• DATA UNDER STUDY:
_ _ _ _

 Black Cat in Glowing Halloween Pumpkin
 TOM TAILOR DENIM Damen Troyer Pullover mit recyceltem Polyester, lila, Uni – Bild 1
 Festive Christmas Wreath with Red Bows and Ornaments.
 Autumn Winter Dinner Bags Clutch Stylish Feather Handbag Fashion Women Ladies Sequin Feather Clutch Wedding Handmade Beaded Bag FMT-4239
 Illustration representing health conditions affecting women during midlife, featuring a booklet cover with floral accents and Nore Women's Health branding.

_ _ _ _

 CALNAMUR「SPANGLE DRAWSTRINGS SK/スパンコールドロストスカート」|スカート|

_ _ _ _

• BRIEF:
Copy the material word for word, starting at the line containing "Black Cat in Glowing Halloween Pumpkin" and ending at the line containing "Illustration representing health", with both of those lines included.

• RESPONSE AREA:
 Black Cat in Glowing Halloween Pumpkin
 TOM TAILOR DENIM Damen Troyer Pullover mit recyceltem Polyester, lila, Uni – Bild 1
 Festive Christmas Wreath with Red Bows and Ornaments.
 Autumn Winter Dinner Bags Clutch Stylish Feather Handbag Fashion Women Ladies Sequin Feather Clutch Wedding Handmade Beaded Bag FMT-4239
 Illustration representing health conditions affecting women during midlife, featuring a booklet cover with floral accents and Nore Women's Health branding.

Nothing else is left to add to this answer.